Some adresses in memory are hard-coded and fall in the over 60 mb of the memory, which does not exists if you only have 32mb. One of these adresses is at the very beginning, before anything gets printed.
-
Ok, so we have to make nLaunch work on the TI-Nspire emulator in CX mode with only 32MB SDRAM.
I think this should do.
CX mode 32MB SDRAM: nspire_emu /MX
CX mode 64MB SDRAM: nspire_emu /MX /R
-
Holy quadrouble post Batman ! *.*
Seriously though, I hope that you guys will be able to fix this. ;)
-
Me too. I hope it's not just plain impossible to support those calcs. The Chinese Nspire userbase seems very large.
-
Yes he used the J04.
Thanks for your explanation critor ;)
Here are two possible ways to solve the problem:
1 Find out a syscall under boot 2 which can modify either manuf or ASIC.

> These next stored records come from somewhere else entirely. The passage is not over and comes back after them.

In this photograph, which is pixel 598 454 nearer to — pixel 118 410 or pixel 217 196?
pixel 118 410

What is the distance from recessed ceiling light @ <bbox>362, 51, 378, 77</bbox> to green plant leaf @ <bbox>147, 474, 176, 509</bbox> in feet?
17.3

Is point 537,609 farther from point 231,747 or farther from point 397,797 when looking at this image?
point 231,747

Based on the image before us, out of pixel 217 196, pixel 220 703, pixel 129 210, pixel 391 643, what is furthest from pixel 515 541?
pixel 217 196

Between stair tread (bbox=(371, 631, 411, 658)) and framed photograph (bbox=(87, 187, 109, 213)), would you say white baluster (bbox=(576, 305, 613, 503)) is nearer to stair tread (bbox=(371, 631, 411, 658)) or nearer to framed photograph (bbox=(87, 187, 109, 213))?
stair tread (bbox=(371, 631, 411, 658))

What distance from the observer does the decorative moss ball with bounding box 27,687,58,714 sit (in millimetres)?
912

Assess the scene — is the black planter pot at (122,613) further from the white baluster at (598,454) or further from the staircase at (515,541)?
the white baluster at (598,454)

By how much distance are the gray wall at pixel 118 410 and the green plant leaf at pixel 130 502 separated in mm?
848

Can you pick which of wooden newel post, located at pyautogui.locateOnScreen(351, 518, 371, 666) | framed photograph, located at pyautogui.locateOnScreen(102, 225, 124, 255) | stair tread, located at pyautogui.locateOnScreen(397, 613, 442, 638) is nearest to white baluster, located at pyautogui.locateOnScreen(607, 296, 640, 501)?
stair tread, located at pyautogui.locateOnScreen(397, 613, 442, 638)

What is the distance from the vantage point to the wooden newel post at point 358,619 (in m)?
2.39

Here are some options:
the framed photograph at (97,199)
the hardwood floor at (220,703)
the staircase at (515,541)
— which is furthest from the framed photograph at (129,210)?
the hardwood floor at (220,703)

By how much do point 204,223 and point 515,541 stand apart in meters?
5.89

2 Make nLaunch work. (IMHO nLaunch bypasses all the check of manuf and ASIC)
If nLaunch were to work, would the configuration outside of the nLaunch program still be in a 'bricked' state? Hopefully that would at least work as a temporary solution.
-
Judging the latest news, it seems they have made a port of nLaunch to the CM, and unbricked his calculator. However, he managed to brick it even more now; the boot1 refuses to boot. This means that the only solution would be to use JTAG..
-
the further bricking is not due to NLaunch, I hope?
And does NLaunch actually unbrick the calculator or just provide the means to launch the boot files for os?
-
the further bricking is not due to NLaunch, I hope?
The bricking is due to a careless user removing all protections purposefully added in nsNandMgr against dangerous operations, and proceeding anyway (despite prior warnings) on those dangerous operations. End result: one of the very few most interesting Nspire prototype calculators in the world is bricked, and extra special equipment, at significant cost, is needed to (possibly) bring it back to normal state...
I just hope, for the community's sake, that he won't screw up any further by simply putting the calculator to the trash bin, instead of making it possible for others to try and salvage it.
And does NLaunch actually unbrick the calculator or just provide the means to launch the boot files for os?
nLaunch is only the latter. If the calculator were still able to proceed to boot2, the abitrary code execution vulnerability leveraged by nLaunch could be used for other purposes... but the calculator doesn't even proceed to boot2 any longer...
-
There is one chance left.
Being a prototype, it may have the internal boot loader that the OMAP series has. [maybe...????]